EUR/CAD - La Banque du Canada fait rugir (temporairement) le loonie (-0,2% hier) : la banque centrale canadienne a annoncé hier l'arrêt de son programme de rachat d'actifs et avancé sa projection de première hausse de taux à "mi-2022" contre "au second semestre 2022" auparavant. Bien que la banque a révisé à la baisse sa projection de croissance pour cette année de 6% à 5,1% en raison des tensions logistiques persistantes et une baisse de la demande extérieure, elle voit une réduction plus rapide que prévu des capacités inemployées sur le marché du travail et anticipe également un maintien plus long que prévu d'une inflation à plus de 3% dans le pays. Les annonces de la Banque du Canada ont fait bondir les taux souverains canadiens, le taux 2 ans grimpant à un pic depuis mars 2020 à plus de 1,05% et le taux 5 ans à un pic depuis janvier 2020 à plus de 1,4%. Cette forte poussée des rendements obligataires reflète une hausse des spéculations sur les marchés monétaires où on anticipe désormais une hausse de taux de 25 pbs à horizon mars 2022 puis trois autres hausses d'ici la fin d'année prochaine. Le taux EUR/CAD a chuté fortement en réaction immédiate à la publication du communiqué officiel de la BoC et franchi temporairement le seuil de 1,43 C$ pour la 1ière fois depuis février 2020. La paire de change a rapidement retracé une partie de ses pertes et ainsi montré que le passage de cette barrière était une marche encore trop haute à gravir.
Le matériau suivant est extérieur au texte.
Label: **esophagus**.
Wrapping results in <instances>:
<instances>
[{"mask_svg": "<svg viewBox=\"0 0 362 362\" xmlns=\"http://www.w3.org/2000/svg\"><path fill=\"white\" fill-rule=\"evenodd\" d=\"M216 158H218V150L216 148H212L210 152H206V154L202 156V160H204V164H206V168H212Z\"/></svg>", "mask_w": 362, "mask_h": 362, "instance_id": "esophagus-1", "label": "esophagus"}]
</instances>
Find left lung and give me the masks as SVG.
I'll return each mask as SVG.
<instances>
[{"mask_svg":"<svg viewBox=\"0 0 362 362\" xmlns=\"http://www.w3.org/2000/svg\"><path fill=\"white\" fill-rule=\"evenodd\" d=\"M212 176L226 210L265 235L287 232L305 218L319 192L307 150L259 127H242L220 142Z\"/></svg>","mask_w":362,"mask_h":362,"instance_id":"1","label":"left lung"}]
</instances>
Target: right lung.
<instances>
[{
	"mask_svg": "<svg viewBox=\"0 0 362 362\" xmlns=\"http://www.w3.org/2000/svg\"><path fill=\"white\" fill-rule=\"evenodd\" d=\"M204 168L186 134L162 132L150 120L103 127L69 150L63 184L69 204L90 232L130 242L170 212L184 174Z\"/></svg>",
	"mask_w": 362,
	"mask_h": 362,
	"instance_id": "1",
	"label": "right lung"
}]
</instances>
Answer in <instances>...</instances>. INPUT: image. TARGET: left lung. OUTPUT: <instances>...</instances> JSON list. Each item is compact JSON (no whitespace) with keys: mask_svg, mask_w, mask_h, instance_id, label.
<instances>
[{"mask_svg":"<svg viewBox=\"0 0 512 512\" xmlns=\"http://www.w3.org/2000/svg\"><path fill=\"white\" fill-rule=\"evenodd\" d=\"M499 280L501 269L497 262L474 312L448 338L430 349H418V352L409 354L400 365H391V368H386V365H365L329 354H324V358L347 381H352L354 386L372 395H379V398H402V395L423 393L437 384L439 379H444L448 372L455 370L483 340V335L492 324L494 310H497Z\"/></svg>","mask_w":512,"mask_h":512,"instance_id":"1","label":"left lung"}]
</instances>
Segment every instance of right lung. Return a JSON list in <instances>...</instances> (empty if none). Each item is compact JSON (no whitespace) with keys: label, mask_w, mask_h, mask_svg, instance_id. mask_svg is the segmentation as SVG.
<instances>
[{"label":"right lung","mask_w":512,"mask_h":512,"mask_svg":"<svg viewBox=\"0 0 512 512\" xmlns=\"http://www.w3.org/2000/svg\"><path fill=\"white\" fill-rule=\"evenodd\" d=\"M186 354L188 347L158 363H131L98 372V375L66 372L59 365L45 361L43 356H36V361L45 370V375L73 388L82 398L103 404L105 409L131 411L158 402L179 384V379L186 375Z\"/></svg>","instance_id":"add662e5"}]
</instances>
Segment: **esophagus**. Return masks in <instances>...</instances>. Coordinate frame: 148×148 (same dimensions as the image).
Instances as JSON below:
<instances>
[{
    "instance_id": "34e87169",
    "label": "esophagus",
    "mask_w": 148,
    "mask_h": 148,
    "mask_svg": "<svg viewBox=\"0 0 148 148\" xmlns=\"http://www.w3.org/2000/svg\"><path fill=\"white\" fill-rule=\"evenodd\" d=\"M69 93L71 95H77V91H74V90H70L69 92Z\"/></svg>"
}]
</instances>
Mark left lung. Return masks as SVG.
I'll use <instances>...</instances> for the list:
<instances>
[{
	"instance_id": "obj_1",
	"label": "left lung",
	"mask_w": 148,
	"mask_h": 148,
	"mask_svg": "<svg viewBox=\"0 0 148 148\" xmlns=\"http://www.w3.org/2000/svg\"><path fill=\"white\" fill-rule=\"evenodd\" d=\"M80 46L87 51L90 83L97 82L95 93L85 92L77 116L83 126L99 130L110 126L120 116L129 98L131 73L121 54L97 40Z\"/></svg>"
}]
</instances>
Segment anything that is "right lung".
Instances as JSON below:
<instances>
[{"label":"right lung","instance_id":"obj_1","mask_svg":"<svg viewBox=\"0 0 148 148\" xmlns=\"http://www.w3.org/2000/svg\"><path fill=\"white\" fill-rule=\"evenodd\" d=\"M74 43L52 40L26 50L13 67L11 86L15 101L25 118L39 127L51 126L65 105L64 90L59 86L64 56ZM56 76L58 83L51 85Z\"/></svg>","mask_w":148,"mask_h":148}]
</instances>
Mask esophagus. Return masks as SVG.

Alors que le mouvement correctif des prix du pétrole se prolonge ce jeudi (-3% depuis mardi), le taux EUR/CAD remonte légèrement et a ce matin les yeux davantage tournés vers le seuil de 1,44 C$ que celui de 1,43 C$.

 
EUR/BRL - Plus forte hausse de taux depuis 20 ans au Brésil (-0,4% hier) : si l'on anticipait une 6ième hausse de taux hier soir au Brésil, le consensus ne tablait néanmoins pas sur un resserrement monétaire aussi important. La banque centrale brésilienne a opéré une hausse de taux de +150 pbs (vs. consensus +100 pbs) pour ramener le taux directeur à son plus haut niveau depuis 4 ans à 7,75%. Cette décision inattendue a soutenu la dynamique haussière observée cette semaine sur le réal brésilien après sa dépréciation de -3 à -4% face au dollar et à l'euro la semaine dernière. Le taux EUR/BRL oscille à un plus bas depuis plus d'une semaine mais se tient néanmoins à l'écart de la barrière de 6,40 BRL qui fait office de seuil support pour la paire de change.

 
EUR/ZAR - La chute des prix des métaux précieux affecte le rand (+1,7% hier) : la devise sud-africaine vient de se déprécier de -2,5% en deux séances face à l'euro et restait orientée à la baisse ce matin, celle-ci oscillant à son plus bas niveau du mois à plus de 17,50 ZAR. La cause de la faiblesse du rand réside en deux facteurs : 1) la baisse des prix des matières premières dont le platine (-4,5% en deux jours) et du palladium (-4% en deux jours) dont l'Afrique du Sud est le premier producteur mondial, et 2) les craintes sur l'économie mondiale et le secteur immobilier chinois.